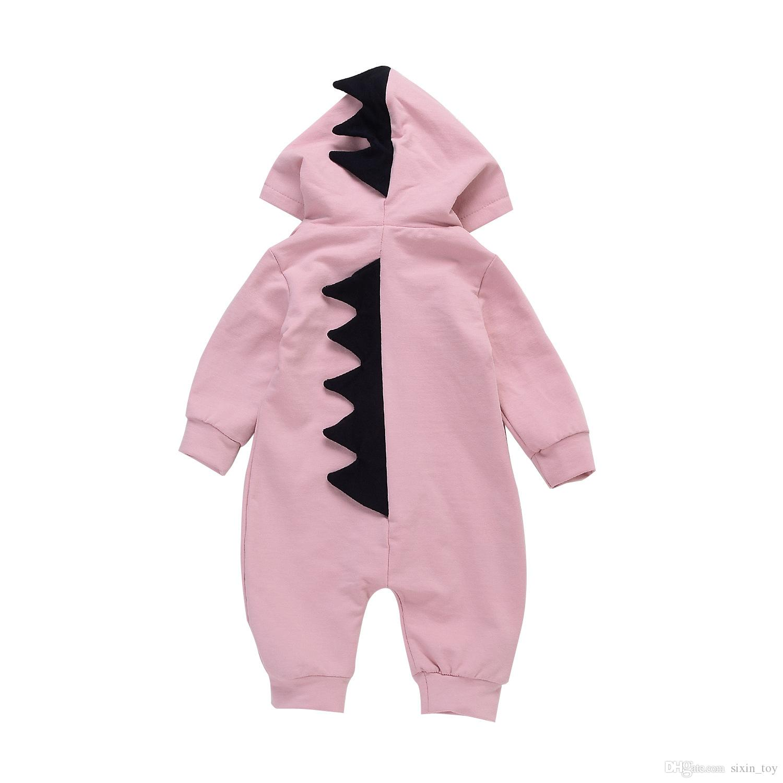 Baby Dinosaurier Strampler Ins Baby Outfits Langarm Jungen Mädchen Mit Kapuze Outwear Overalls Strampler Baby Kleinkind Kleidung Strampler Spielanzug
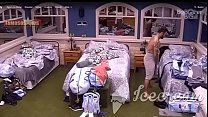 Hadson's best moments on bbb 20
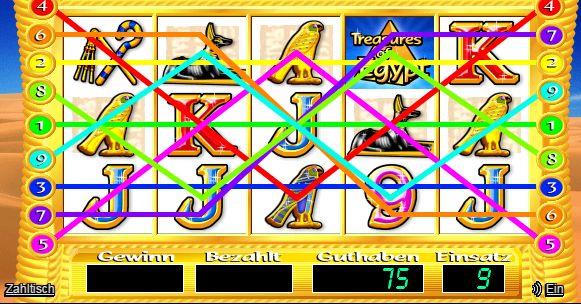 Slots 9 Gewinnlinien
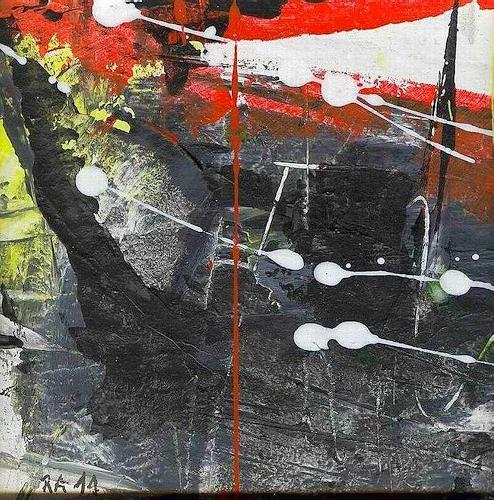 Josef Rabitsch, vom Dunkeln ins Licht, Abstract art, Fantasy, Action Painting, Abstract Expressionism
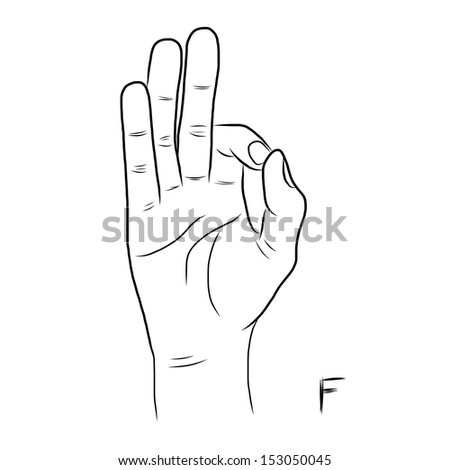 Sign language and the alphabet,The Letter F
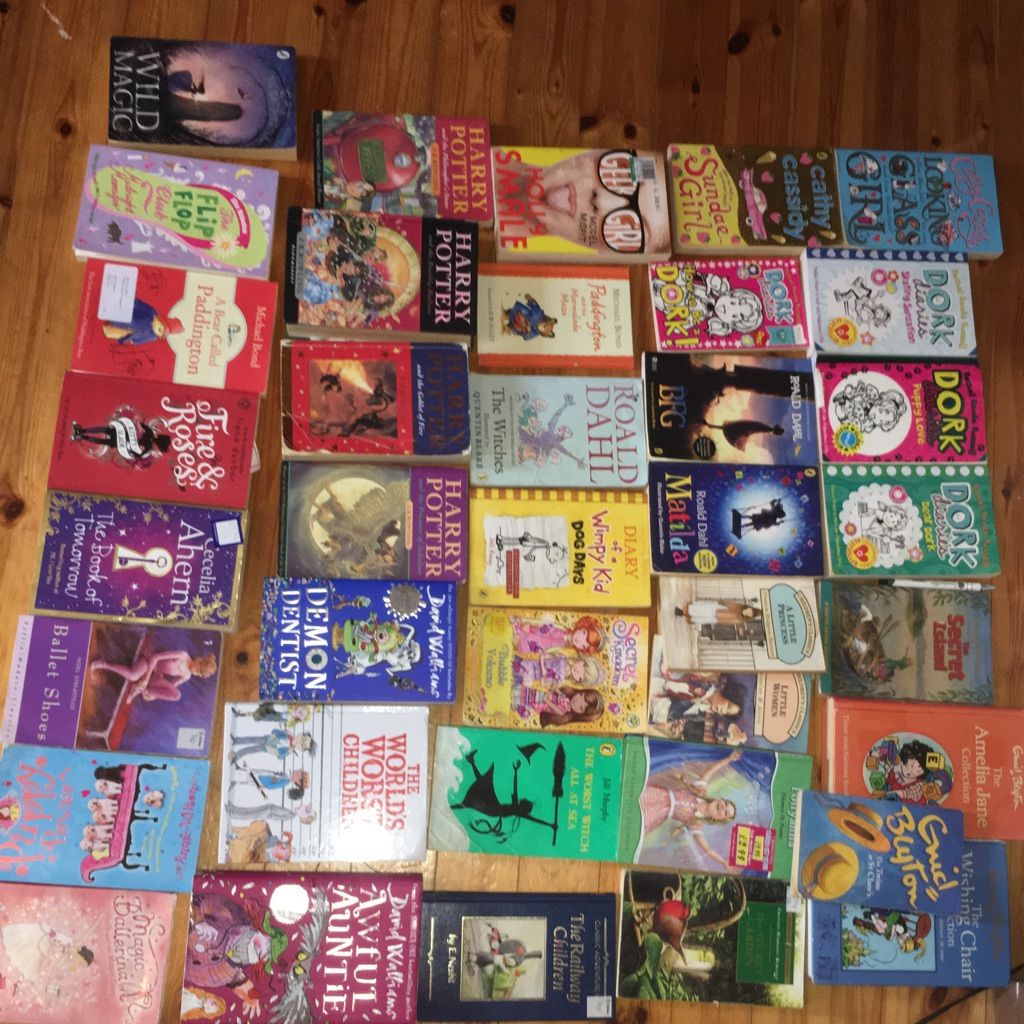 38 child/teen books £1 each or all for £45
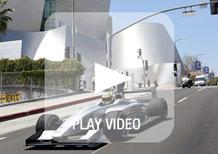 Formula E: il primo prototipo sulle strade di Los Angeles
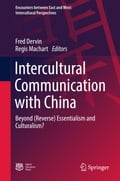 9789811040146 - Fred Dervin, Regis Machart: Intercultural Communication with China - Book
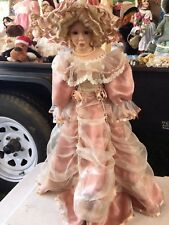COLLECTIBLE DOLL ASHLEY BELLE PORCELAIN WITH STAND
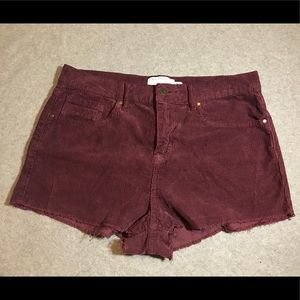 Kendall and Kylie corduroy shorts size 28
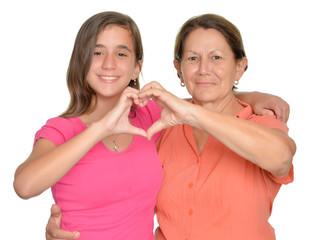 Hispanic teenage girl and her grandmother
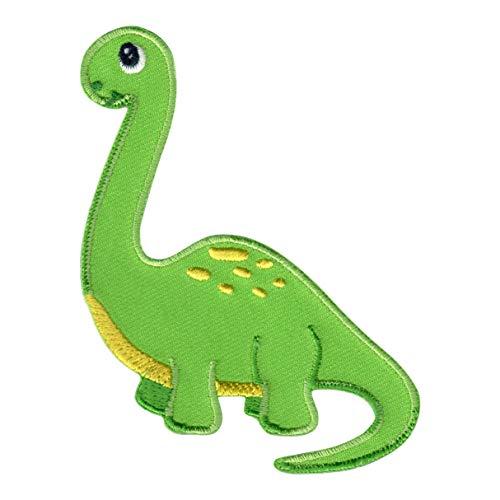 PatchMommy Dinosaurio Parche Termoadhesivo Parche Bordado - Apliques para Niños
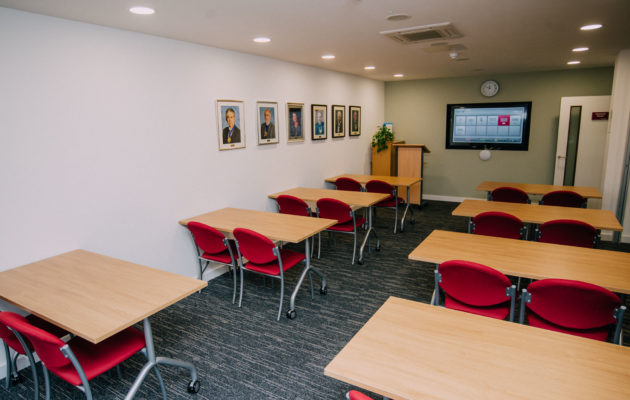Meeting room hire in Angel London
────────────────────
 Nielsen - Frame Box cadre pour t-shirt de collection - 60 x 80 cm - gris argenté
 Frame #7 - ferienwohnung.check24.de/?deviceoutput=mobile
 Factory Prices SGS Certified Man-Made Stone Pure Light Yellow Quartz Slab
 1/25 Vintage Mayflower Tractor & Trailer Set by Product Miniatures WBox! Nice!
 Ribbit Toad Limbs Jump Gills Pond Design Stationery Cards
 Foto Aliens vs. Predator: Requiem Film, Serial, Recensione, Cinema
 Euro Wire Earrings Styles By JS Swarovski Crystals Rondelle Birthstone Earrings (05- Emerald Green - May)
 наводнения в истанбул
────────────────────
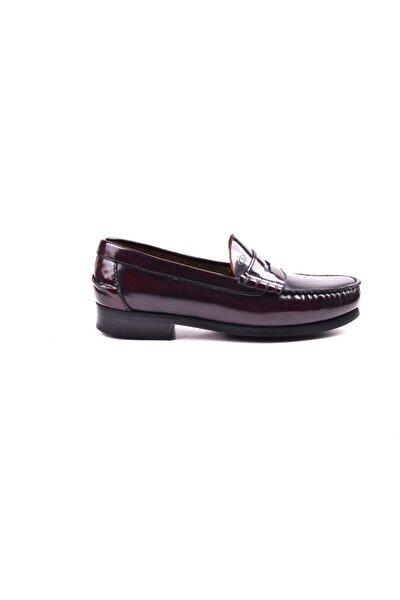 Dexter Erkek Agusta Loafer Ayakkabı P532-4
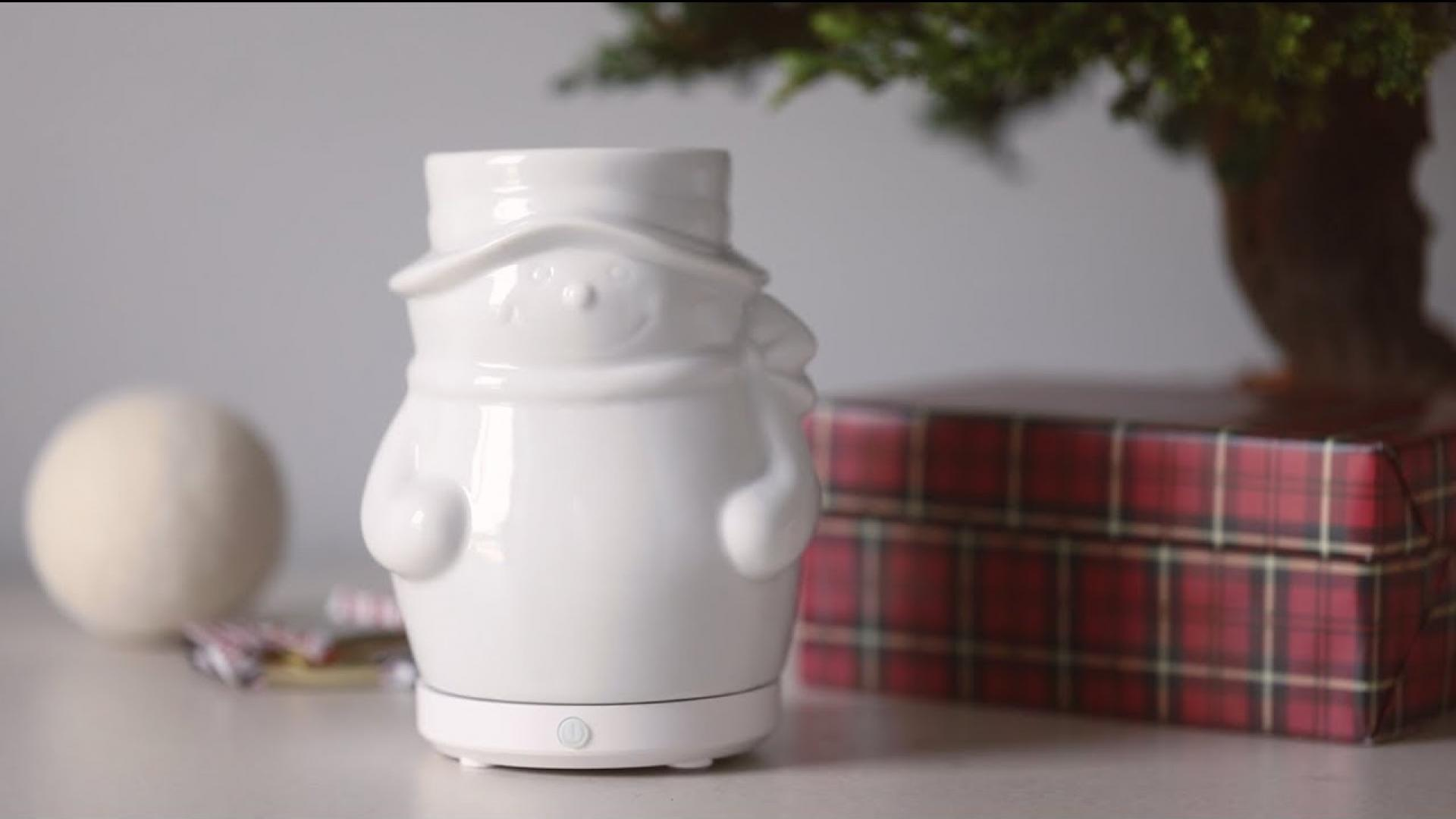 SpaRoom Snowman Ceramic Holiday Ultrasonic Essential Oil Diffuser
────────────────────
Go through the records and tally the lines that include "Frame". Write only the number.

2